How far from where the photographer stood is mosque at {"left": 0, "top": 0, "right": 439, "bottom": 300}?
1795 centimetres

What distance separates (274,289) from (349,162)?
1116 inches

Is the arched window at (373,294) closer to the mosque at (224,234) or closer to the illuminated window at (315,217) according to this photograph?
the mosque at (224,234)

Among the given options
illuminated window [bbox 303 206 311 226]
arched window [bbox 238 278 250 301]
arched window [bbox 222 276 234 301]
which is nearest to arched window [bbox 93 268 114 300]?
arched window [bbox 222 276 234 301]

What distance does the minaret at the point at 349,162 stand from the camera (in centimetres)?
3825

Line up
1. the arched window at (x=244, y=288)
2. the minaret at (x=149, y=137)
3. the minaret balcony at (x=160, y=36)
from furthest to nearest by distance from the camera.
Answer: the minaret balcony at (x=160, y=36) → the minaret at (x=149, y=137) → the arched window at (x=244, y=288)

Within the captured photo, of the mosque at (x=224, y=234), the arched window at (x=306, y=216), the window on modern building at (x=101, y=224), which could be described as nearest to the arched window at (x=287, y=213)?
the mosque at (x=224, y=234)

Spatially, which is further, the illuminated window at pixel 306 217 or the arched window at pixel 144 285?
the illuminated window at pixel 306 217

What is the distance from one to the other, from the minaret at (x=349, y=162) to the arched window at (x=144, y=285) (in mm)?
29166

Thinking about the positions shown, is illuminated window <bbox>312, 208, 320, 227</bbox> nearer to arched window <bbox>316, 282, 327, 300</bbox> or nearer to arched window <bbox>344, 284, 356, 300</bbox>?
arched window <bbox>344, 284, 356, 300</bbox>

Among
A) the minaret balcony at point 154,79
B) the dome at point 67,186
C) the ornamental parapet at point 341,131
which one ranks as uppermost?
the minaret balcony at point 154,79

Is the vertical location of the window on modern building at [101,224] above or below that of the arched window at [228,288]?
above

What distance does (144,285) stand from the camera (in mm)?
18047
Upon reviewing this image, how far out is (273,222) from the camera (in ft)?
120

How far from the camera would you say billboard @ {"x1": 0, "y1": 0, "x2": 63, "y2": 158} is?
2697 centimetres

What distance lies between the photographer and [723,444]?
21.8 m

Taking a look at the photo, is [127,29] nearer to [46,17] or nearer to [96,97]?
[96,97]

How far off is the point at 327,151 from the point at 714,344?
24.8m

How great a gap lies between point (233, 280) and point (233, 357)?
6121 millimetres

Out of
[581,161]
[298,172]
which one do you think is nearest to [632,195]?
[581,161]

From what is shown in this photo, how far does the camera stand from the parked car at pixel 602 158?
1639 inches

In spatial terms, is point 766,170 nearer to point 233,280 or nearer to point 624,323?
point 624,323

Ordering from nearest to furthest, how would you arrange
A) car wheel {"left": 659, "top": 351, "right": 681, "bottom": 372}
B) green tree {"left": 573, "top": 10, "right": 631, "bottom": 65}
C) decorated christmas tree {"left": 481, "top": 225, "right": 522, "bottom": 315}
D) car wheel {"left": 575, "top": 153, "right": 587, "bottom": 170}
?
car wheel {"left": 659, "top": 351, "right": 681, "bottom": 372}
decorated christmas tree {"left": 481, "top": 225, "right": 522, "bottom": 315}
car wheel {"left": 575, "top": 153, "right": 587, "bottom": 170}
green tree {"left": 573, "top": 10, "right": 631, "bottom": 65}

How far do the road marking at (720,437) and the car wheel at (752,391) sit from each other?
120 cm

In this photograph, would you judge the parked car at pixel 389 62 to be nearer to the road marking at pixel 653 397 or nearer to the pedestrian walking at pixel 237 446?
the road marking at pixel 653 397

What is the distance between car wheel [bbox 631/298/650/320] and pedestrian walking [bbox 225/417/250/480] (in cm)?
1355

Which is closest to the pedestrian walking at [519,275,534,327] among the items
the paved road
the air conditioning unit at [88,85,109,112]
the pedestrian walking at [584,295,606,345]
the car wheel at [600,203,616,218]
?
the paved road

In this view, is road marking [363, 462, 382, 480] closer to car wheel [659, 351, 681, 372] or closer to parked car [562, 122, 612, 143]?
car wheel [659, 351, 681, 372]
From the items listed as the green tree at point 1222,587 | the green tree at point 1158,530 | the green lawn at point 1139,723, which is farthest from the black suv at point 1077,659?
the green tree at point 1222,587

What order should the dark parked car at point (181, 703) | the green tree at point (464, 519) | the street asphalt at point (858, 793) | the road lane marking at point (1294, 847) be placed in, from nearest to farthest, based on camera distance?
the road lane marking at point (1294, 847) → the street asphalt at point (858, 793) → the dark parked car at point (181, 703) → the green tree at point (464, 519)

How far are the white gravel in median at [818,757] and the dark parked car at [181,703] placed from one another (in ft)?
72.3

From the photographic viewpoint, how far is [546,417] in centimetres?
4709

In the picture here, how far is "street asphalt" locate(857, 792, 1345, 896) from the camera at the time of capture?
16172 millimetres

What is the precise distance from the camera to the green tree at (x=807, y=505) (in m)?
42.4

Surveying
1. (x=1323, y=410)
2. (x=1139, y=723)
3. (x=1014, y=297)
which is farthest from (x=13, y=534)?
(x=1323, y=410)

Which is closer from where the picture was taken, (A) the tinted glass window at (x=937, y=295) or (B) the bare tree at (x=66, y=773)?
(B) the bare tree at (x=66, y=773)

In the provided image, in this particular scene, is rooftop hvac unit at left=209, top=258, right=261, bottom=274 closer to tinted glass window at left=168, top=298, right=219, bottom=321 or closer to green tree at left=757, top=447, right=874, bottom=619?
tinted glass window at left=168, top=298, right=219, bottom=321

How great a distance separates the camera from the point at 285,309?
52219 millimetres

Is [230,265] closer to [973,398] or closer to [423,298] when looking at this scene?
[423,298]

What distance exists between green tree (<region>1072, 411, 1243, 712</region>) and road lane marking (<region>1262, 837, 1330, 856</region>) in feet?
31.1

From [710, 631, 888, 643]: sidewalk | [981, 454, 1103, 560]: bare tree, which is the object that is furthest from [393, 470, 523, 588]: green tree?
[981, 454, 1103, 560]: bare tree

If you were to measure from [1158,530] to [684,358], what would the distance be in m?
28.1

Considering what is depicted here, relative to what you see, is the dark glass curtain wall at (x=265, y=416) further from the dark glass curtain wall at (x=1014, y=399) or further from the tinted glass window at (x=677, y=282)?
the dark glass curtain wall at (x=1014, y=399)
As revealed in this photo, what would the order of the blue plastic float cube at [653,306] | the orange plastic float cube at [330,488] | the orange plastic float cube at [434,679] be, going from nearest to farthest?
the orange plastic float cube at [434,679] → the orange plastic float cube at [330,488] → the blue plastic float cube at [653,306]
============================================================
Rewrite all of the lines above, swapping every occurrence of "modern building" for "office building" and leaving everything else unchanged.

## [SOLUTION BELOW]
How far from where the photographer stood is mosque at {"left": 0, "top": 0, "right": 439, "bottom": 300}?
1795 centimetres

What distance separates (274,289) from (349,162)?
1116 inches

Is the arched window at (373,294) closer to the mosque at (224,234) or closer to the illuminated window at (315,217) according to this photograph?
the mosque at (224,234)

Among the given options
illuminated window [bbox 303 206 311 226]
arched window [bbox 238 278 250 301]
arched window [bbox 222 276 234 301]
which is nearest to arched window [bbox 93 268 114 300]?
arched window [bbox 222 276 234 301]

What distance does the minaret at the point at 349,162 stand from the camera (in centimetres)?
3825

Line up
1. the arched window at (x=244, y=288)
2. the minaret at (x=149, y=137)
3. the minaret balcony at (x=160, y=36)
from furthest to nearest by distance from the camera.
Answer: the minaret balcony at (x=160, y=36) → the minaret at (x=149, y=137) → the arched window at (x=244, y=288)

Within the captured photo, of the mosque at (x=224, y=234), the arched window at (x=306, y=216), the window on office building at (x=101, y=224), which could be described as nearest to the arched window at (x=287, y=213)?
the mosque at (x=224, y=234)

Spatially, which is further, the illuminated window at pixel 306 217 or the arched window at pixel 144 285?
the illuminated window at pixel 306 217

What is the distance from one to the other, from the minaret at (x=349, y=162) to the arched window at (x=144, y=285) (in mm)?
29166

Thinking about the positions shown, is illuminated window <bbox>312, 208, 320, 227</bbox> nearer to arched window <bbox>316, 282, 327, 300</bbox> or nearer to arched window <bbox>344, 284, 356, 300</bbox>?
arched window <bbox>344, 284, 356, 300</bbox>

Among
A) the minaret balcony at point 154,79
B) the dome at point 67,186
C) the ornamental parapet at point 341,131
which one ranks as uppermost?
the minaret balcony at point 154,79

Is the vertical location of the window on office building at [101,224] above or below that of the arched window at [228,288]?
above

What distance does (144,285) stand from the camera (in mm)?
18047
Upon reviewing this image, how far out is (273,222) from the camera (in ft)?
120

How far from the camera would you say billboard @ {"x1": 0, "y1": 0, "x2": 63, "y2": 158} is?
2697 centimetres

What distance lies between the photographer and [723,444]?
21.8 m

Taking a look at the photo, is [127,29] nearer to [46,17] or nearer to [96,97]?
[96,97]

How far off is the point at 327,151 from the point at 714,344?
24.8m

How great a gap lies between point (233, 280) and point (233, 357)?
6121 millimetres

Out of
[581,161]
[298,172]
which one do you think is nearest to [632,195]?
[581,161]

From what is shown in this photo, how far does the camera stand from the parked car at pixel 602 158?
1639 inches

In spatial terms, is point 766,170 nearer to point 233,280 or nearer to point 624,323?
point 624,323

Ordering from nearest to furthest, how would you arrange
A) car wheel {"left": 659, "top": 351, "right": 681, "bottom": 372}
B) green tree {"left": 573, "top": 10, "right": 631, "bottom": 65}
C) decorated christmas tree {"left": 481, "top": 225, "right": 522, "bottom": 315}
D) car wheel {"left": 575, "top": 153, "right": 587, "bottom": 170}
?
car wheel {"left": 659, "top": 351, "right": 681, "bottom": 372}
decorated christmas tree {"left": 481, "top": 225, "right": 522, "bottom": 315}
car wheel {"left": 575, "top": 153, "right": 587, "bottom": 170}
green tree {"left": 573, "top": 10, "right": 631, "bottom": 65}

How far do the road marking at (720,437) and the car wheel at (752,391) sit from each other?
120 cm

In this photograph, would you judge the parked car at pixel 389 62 to be nearer to the road marking at pixel 653 397 or nearer to the pedestrian walking at pixel 237 446?
the road marking at pixel 653 397

What is the distance between car wheel [bbox 631/298/650/320] and pedestrian walking [bbox 225/417/250/480] (in cm)?
1355

Which is closest to the pedestrian walking at [519,275,534,327] among the items
the paved road
the air conditioning unit at [88,85,109,112]
the pedestrian walking at [584,295,606,345]
the car wheel at [600,203,616,218]
?
the paved road

In this view, is road marking [363, 462, 382, 480] closer to car wheel [659, 351, 681, 372] or closer to parked car [562, 122, 612, 143]?
car wheel [659, 351, 681, 372]
From the items listed as the green tree at point 1222,587 | the green tree at point 1158,530 | the green lawn at point 1139,723, which is farthest from the black suv at point 1077,659?
the green tree at point 1222,587

What order should the dark parked car at point (181, 703) | the green tree at point (464, 519) | the street asphalt at point (858, 793) | the road lane marking at point (1294, 847) be placed in, from nearest to farthest, based on camera distance?
the road lane marking at point (1294, 847) → the street asphalt at point (858, 793) → the dark parked car at point (181, 703) → the green tree at point (464, 519)

How far are the white gravel in median at [818,757] and the dark parked car at [181,703] placed from one another (in ft)?
72.3

From the photographic viewpoint, how far is [546,417] in centimetres?
4709

In the picture here, how far is "street asphalt" locate(857, 792, 1345, 896) from the camera at the time of capture?
16172 millimetres

What is the precise distance from the camera to the green tree at (x=807, y=505) (in m)?
42.4

Surveying
1. (x=1323, y=410)
2. (x=1139, y=723)
3. (x=1014, y=297)
which is farthest from (x=13, y=534)?
(x=1323, y=410)

Which is closer from where the picture was taken, (A) the tinted glass window at (x=937, y=295) or (B) the bare tree at (x=66, y=773)?
(B) the bare tree at (x=66, y=773)

In the provided image, in this particular scene, is rooftop hvac unit at left=209, top=258, right=261, bottom=274 closer to tinted glass window at left=168, top=298, right=219, bottom=321 or closer to green tree at left=757, top=447, right=874, bottom=619?
tinted glass window at left=168, top=298, right=219, bottom=321

How great a distance separates the camera from the point at 285,309?
52219 millimetres

Is [230,265] closer to [973,398] or closer to [423,298] when looking at this scene?
[423,298]

What distance exists between green tree (<region>1072, 411, 1243, 712</region>) and road lane marking (<region>1262, 837, 1330, 856</region>) in feet?
31.1

From [710, 631, 888, 643]: sidewalk | [981, 454, 1103, 560]: bare tree, which is the object that is furthest from [393, 470, 523, 588]: green tree?
[981, 454, 1103, 560]: bare tree

If you were to measure from [1158,530] to [684,358], what would the distance be in m?
28.1

Considering what is depicted here, relative to what you see, is the dark glass curtain wall at (x=265, y=416) further from the dark glass curtain wall at (x=1014, y=399) or further from the tinted glass window at (x=677, y=282)?
the dark glass curtain wall at (x=1014, y=399)
As revealed in this photo, what would the order of the blue plastic float cube at [653,306] | the orange plastic float cube at [330,488] | the orange plastic float cube at [434,679] be, going from nearest to farthest?
the orange plastic float cube at [434,679] → the orange plastic float cube at [330,488] → the blue plastic float cube at [653,306]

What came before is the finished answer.